The Cavs Knocked The Stuffing Out Of The Warriors, And We Got Ourselves A Series

We may earn a commission from links on this page.

The most spectacular play LeBron James made tonight was his pogo-stick leap up to grab a stray Kyrie Irving alley-oop, but if there’s one particular play that embodied the overwhelming beatdown the Cavaliers administered upon the heads of the Warriors, it was one that didn’t even count. Towards the end of a third quarter in which Cleveland scored 38 points and Golden State glazed over and ceded the blowout, Steph Curry tried to toss in a teeny-tiny layup after the buzzer. LeBron rose and stuffed him for no other reason than spiritual domination.

The Cavs put up over 30 in the fourth quarter too and won going away on an eerily clean 120-90 scoreline. Steph Curry had a soggy 19-point, six-turnover, malaise-laden clunker of a game, and nobody on the Warriors really showed up except for Harrison Barnes, somehow. Cleveland blew the doors off of the Warriors early and forced a timeout just 2:30 into the game after they scored the first nine points of the game. It took seven minutes for a Warrior besides Andrew Bogut to score, and it took almost 18 for a Splash brother to score. After terrorizing Cleveland as a smallball center in Game 1 and 2, Draymond Green looked flat from the first possesion of the game, where he pulled up from three feet behind the line and missed badly.

But to list Golden State’s deficiencies without crediting Cleveland would be a disservice.

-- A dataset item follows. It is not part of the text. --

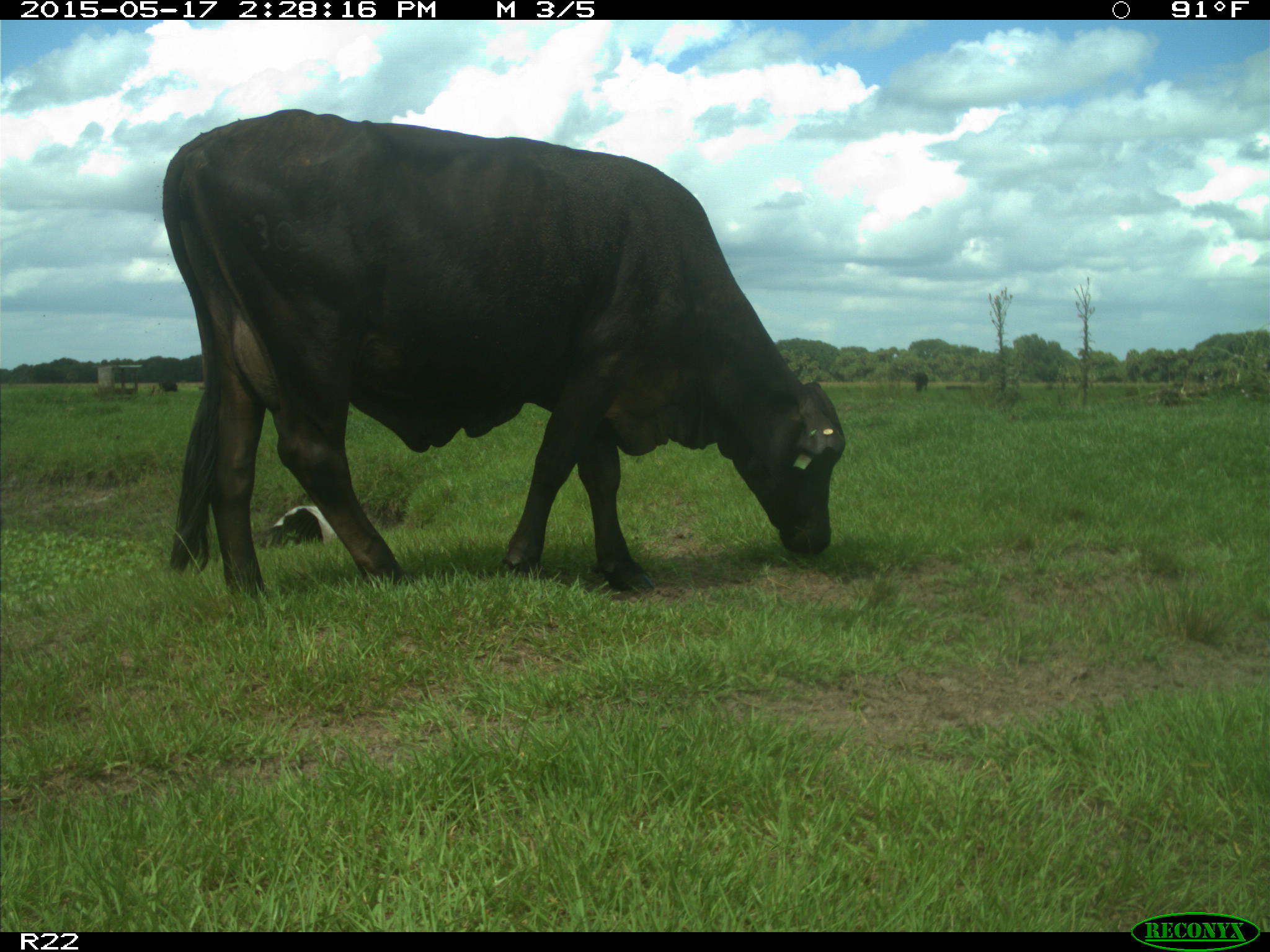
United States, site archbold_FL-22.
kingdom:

The Cavs, after napping through 48 points worth of blowouts in Oakland, brought it tonight. It’s impossible to tell how much of their improved (or, rather, existent) energy level was because they were at home and how much was because Kevin Love was out with a concussion, but the Cavs were ruinously aggressive and they closed out Golden State’s shooters over the duration of the game, a small Klay Thompson outburst excepted. One one fourth-quarter play, Steph had Tristan Thompson switched onto him, and rather than popping one in hie eye as he’s done all year, he over-dribbled and Thompson knocked it off Curry’s leg for an easy turnover. The Cavs are never going to rush everywhere and fill every passing lane with the omnipotence of the Thunder, but they were just close enough to make Golden State uncomfortable.

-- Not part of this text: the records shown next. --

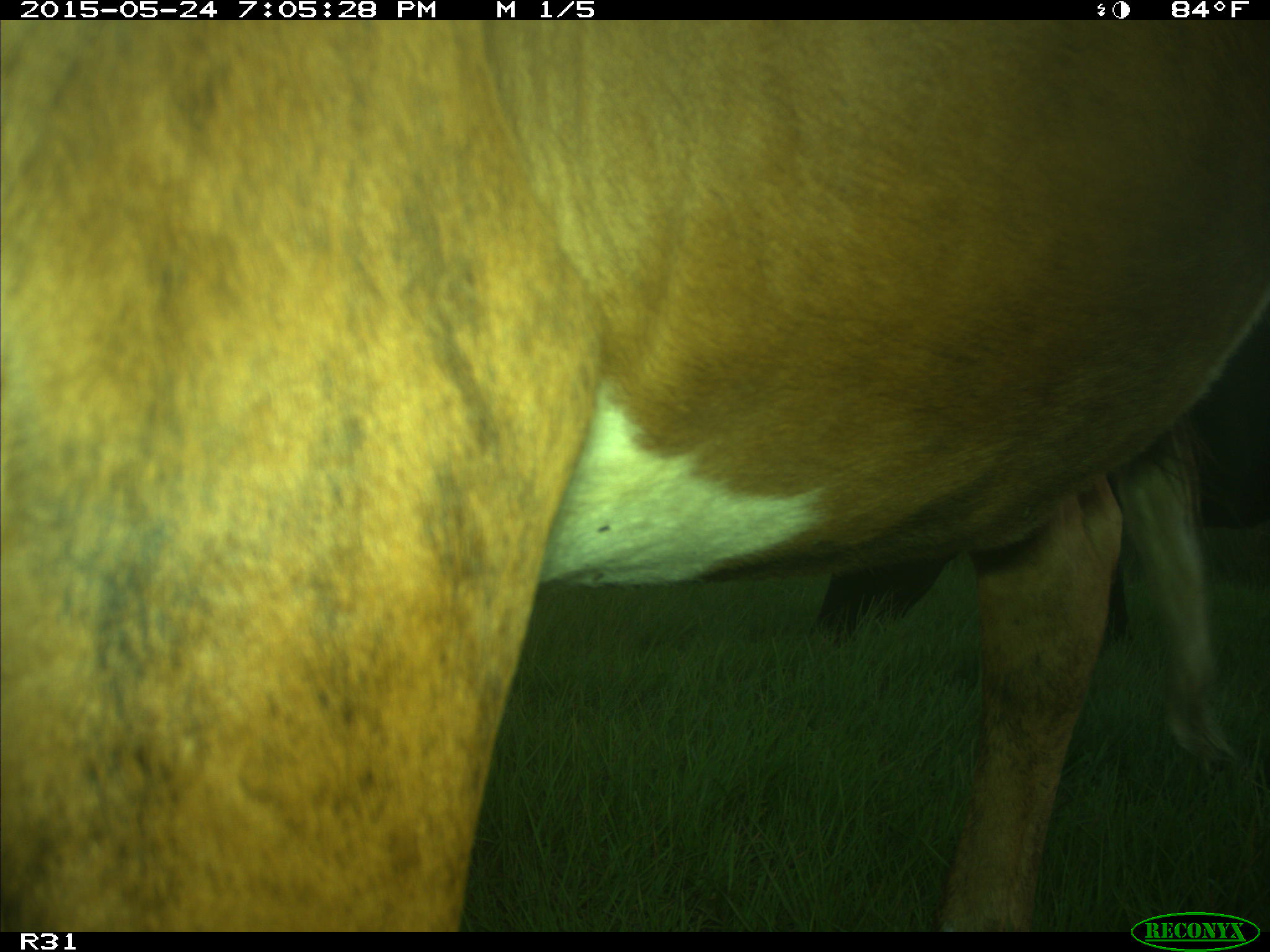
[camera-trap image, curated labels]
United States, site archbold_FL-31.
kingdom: Animalia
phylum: Chordata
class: Mammalia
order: Artiodactyla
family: Bovidae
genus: Bos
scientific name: Bos taurus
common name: domestic cow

The Cavs bench is still a problem, and it took them until the middle of the fourth quarter to score. That isn’t such a glaring deficiency when LeBron and Kyrie Irving both put up over 30, J.R. Smith finally finds his stroke, and Thompson out-muscles every would-be rebounder for easy dunks. Irving has had his validity as a superstar called into question by the media (including our resident Warriors propagandist), but he was the best point guard on the floor tonight. Not only did he score 30 pretty points, but he managed to pass the ball! To his teammates! Kyrie’s still a scorer at heart, but the Cavs are at their best when he can find balance, which he did tonight.

Advertisement

They’re also at their best when they run. Tyronn Lue made a promise to run more, like every coach does when they get hired midseason. It seemed like cliche at the time, but the Cavs are markedly better when they hurry up. Tonight, they pushed the ball up the floor faster and got better shots. Lue has maintained that the Cavs share the ball better when they run, and tonight bore that out.

It helps when your leader, GM, and franchise anchor is as tuned-in as Lebron James was tonight. Dude tore into the Warriors with shocking ease all game long and got his teammates truly fired up to take it to Golden State. Golden State looked overwhelmed and unable to do anything against James’ might.

That said, they have have lost every Game 3 of these NBA Playoffs. They tend to come back and win, and after that incredible Game 6 comeback against the Thunder and their celestial series-opening wins in Oakland, this team is still probably as confident as ever heading into Game 4. They were only down eight at the half despite getting knocked around and floundering around to even get decent shots. But they won’t survive if Steph Curry and Klay Thompson don’t start hitting some shots, and after another stinker of a game, Steph’s ability to enforce his will on the Cavs is up in the air. The Warriors still might be able to win without him, and also there’s a mountain of evidence that he’ll recover and get back to torching the Cavs soon enough. Tonight, he was consistently short on his jumpers and didn’t look like himself. The Warriors don’t need him to ball out in order to win, but without Steph hitting ridiculous shots and going on solo game-ending runs, the Warriors are fairly normal. And LeBron James doesn’t have nearly as much trouble with normal teams.